I imagine this is a very basic question, but I am having a real problem finding the answer. I think the big issue is I don't know the proper vocabulary to express my question in mathematically, so my searches just aren't turning up the right kinds of results.
Anyway, say I have an arbitrarily large number of points in space (I have upwards of 20,000 in my data set). I know the distances or path lengths between some of them, but not all of them. How do I go about using the known path lengths to calculate the unknowns?
I know how to do this by hand with a small number of points. That's easy. But there must be some sort of method for determining this based on very very large data sets?
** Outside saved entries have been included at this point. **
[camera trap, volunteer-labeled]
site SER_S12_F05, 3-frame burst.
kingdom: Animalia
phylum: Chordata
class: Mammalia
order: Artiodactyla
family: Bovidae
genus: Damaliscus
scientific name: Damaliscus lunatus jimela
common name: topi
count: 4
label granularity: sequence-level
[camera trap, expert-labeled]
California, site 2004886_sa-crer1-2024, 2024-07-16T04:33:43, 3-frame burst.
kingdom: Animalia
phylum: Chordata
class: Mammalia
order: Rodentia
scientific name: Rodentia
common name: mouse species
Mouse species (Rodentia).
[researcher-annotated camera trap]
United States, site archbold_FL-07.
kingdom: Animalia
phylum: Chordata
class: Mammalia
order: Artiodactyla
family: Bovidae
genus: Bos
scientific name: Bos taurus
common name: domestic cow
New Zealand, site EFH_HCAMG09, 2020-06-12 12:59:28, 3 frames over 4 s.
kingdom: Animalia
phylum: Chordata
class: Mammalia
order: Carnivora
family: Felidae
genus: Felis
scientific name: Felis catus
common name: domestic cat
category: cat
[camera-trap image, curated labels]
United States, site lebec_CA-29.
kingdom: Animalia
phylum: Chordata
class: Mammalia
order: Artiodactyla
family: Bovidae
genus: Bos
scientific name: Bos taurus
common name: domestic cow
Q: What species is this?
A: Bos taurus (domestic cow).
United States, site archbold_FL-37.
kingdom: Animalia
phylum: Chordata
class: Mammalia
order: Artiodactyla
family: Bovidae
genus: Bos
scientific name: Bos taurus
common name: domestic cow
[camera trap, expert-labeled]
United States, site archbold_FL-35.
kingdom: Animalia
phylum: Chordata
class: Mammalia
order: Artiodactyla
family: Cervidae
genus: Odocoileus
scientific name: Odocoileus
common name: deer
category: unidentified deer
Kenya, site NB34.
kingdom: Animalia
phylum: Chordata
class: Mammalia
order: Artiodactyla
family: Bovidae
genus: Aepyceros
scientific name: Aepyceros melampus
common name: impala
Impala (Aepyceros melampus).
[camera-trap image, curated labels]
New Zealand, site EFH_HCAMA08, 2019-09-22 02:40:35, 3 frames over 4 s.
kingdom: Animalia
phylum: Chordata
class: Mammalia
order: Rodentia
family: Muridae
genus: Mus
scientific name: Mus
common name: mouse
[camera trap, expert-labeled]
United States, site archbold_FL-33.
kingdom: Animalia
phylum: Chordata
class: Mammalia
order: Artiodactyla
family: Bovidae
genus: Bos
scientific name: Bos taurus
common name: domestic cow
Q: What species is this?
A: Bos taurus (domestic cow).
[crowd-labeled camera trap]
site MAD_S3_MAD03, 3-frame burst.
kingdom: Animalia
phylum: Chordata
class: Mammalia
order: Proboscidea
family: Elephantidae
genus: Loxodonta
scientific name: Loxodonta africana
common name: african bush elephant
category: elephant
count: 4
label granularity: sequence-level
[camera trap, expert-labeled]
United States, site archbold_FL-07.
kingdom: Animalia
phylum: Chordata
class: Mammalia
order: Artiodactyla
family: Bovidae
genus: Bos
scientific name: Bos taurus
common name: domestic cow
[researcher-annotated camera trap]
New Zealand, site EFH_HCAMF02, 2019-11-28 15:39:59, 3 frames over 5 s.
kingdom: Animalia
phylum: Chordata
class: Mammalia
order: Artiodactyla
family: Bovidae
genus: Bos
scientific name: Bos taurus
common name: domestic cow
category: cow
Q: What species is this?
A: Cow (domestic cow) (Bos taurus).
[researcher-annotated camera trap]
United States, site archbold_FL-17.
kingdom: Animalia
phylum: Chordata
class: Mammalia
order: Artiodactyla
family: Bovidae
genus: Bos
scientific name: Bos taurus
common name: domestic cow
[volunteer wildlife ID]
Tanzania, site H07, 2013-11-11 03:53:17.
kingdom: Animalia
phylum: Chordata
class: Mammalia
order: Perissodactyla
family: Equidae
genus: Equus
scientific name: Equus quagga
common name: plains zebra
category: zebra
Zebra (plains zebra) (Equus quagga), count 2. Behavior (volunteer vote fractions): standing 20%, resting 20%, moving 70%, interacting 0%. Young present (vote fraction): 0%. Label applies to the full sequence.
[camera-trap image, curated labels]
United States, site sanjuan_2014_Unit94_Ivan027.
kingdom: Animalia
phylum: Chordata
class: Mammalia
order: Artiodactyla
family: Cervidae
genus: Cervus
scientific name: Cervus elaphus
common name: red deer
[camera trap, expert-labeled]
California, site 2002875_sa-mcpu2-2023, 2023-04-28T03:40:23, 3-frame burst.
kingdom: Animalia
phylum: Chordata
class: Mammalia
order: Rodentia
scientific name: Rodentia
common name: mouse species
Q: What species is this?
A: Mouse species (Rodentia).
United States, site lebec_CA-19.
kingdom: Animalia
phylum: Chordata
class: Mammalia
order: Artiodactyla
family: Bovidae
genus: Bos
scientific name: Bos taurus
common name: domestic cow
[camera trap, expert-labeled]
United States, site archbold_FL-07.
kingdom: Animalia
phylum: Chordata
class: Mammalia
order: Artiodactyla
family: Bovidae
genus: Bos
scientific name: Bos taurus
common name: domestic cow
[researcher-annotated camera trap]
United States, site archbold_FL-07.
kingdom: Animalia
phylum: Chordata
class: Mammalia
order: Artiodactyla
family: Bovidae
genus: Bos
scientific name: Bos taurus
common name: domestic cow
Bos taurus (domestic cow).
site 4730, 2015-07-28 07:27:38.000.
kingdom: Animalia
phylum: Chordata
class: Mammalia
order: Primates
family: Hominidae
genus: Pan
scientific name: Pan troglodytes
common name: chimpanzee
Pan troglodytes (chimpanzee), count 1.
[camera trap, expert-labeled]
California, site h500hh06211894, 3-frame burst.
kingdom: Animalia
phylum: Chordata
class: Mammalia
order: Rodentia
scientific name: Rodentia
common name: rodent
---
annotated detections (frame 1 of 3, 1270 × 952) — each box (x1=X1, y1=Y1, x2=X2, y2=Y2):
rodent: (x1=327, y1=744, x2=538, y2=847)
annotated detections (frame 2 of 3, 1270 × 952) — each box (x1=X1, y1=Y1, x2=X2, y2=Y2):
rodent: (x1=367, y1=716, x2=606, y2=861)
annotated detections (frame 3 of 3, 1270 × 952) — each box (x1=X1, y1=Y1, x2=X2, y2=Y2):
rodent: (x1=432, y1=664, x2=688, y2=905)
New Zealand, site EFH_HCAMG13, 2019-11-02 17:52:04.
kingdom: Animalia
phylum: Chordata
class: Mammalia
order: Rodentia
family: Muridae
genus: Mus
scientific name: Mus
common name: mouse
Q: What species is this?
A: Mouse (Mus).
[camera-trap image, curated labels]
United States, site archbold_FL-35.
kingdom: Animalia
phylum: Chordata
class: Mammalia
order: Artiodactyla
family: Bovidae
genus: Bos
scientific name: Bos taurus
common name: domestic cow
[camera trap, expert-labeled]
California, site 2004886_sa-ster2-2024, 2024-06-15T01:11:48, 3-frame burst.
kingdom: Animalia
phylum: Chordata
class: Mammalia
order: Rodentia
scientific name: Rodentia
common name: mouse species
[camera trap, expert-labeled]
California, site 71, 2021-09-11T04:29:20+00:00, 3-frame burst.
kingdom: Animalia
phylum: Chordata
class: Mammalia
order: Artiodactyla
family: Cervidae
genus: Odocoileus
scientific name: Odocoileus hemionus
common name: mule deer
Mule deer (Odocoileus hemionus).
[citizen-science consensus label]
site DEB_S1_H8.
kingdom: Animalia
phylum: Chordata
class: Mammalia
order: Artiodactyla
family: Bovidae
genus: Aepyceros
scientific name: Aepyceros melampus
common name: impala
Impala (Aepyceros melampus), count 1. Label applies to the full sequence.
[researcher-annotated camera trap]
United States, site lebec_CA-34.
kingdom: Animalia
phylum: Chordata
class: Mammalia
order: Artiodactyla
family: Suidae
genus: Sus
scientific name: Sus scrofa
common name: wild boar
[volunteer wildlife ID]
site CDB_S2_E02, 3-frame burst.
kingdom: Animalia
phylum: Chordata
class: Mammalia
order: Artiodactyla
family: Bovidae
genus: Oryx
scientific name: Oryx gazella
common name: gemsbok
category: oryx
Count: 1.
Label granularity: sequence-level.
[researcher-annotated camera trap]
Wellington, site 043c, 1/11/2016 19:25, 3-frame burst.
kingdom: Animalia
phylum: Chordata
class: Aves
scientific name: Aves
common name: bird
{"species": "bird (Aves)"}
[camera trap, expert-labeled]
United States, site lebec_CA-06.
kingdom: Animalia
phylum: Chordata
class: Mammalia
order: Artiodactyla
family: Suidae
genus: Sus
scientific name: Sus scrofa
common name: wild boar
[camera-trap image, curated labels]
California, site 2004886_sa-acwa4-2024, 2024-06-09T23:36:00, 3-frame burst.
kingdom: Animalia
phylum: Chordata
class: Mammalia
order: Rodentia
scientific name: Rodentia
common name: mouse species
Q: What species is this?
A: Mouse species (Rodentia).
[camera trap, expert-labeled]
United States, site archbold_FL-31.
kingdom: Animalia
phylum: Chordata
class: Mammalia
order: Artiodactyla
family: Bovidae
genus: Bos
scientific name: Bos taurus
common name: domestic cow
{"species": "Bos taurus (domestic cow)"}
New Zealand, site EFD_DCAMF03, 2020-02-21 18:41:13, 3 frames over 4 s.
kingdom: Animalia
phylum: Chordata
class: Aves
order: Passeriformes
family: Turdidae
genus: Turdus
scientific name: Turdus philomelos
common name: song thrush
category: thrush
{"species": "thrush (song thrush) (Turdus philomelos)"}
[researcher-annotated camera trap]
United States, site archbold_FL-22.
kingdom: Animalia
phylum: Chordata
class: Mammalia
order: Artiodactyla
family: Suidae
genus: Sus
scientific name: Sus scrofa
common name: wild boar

So, to make my example more clear, say I have this matrix of values. Each value is the distance between the point indicated by the row and the point indicated by the column. Blank cells indicate that the distance for those points is unknown.
A B C D A 0 5 10 7 B 5 0 2 C 10 0 D 7 2 0
So, in this simplified case, we have four points. A, B, C, and D. We know the distances between A and B, A and C, A and D, and B and D. We do not know the distances between B and C or between C and D.
What sort of method would solve for those values?
No. The points are not arranged linearly. Even though we know the distances between points, we don't know their absolute positions, only the relative distances.
We don't even necessarily know the dimensionality of these points - it could be in 2, 3, or more dimensions. I imagine the degree of dimensionality will change the calculations required, however.
I just don't understand what you mean by "properties." Exactly what information do you need?
Wouldn't that only be true for increasing dimensionality? For example, if this is in a one-dimensional plane, there is only going to be one correct value for each distance. In a two-dimensional plane, there could be 2 possible correct values, etc. However, there aren't going to be an arbitrarily large number of possible correct distances because they are constrained by the distances we do know. And my real data set contained thousands upon thousands of values, which actually constrains things even further - say we have 2210 known distances from one point to other points and only one unknown, there are not going to be infinite possible values for that unknown.
There has to be some way to be able to calculate the distance, as by a formula or algorithm. Essentially, you need to know the properties of the "space" that you are working in.
Given a large data set, it is possible to fix a certain distance, but you would still need know about the properties of the "distance". For instance, is it Cartesian? (i.e. d^2 = x^2 + y^2) or is it a "taxi cab metric" |d| = |x| + |y| (imagine a staircase going from one point to another)? How are you defining distance?
I see. We are treating our data as Cartesian.
In our situation we are actually working with a dissimilarity matrix. So the "distance" is actual just the difference between dissimilarity scores between the stimuli specified by the row and that specified by the column. In our case, the dissimilarity "scores" are determined by examining neuronal activity patterns. So, the "distance" represents the degree of difference between these firing patterns.
That is our specific data set. However, I am interested in this technique for a variety of reasons not limited to analysis of this particular data set. So even if you think this is not an appropriate method for our data, I am still interested in figuring out how to do it, assuming Cartesian distance.